**EXERCISE DETAILS:**
Render the listing, from the line containing "In the shot, looking" through the end of the listing, inclusive, as a Markdown table with the columns Row and Line. Omit blank lines.

[Dataset rows]
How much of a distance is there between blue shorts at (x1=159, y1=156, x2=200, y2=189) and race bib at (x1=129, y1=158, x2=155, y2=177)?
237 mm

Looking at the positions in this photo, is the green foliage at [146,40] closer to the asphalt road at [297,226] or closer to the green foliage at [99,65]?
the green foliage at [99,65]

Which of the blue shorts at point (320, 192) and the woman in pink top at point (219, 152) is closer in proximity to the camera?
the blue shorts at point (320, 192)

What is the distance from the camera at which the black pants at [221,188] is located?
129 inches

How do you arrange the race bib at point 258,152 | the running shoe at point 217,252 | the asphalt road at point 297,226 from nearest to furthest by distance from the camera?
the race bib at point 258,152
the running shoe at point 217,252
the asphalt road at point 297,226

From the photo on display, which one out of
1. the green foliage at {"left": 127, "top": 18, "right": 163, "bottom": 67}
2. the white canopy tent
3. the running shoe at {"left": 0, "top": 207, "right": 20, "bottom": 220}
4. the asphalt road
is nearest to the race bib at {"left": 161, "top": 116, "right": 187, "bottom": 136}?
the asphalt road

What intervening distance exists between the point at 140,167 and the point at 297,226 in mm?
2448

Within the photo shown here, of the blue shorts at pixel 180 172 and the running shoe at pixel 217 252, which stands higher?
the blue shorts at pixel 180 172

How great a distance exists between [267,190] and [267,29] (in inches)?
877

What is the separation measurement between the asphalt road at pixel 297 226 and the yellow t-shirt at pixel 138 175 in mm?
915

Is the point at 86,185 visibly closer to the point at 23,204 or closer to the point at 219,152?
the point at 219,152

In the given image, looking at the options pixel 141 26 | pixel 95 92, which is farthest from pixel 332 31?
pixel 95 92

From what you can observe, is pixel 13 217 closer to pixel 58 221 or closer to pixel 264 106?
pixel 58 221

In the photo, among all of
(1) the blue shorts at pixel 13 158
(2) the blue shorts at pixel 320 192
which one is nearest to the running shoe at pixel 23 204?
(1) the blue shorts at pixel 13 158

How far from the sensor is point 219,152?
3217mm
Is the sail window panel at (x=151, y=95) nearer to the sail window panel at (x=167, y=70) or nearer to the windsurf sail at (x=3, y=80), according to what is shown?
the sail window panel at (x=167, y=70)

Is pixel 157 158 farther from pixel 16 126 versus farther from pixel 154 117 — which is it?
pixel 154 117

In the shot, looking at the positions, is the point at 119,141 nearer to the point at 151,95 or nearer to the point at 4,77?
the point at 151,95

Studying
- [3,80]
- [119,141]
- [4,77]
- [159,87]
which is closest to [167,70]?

**SOLVED EXERCISE:**
| Row | Line |
|---|---|
| 1 | In the shot, looking at the positions, is the point at 119,141 nearer to the point at 151,95 or nearer to the point at 4,77? |
| 2 | the point at 151,95 |
| 3 | Studying |
| 4 | - [3,80] |
| 5 | - [119,141] |
| 6 | - [4,77] |
| 7 | - [159,87] |
| 8 | which is closest to [167,70]? |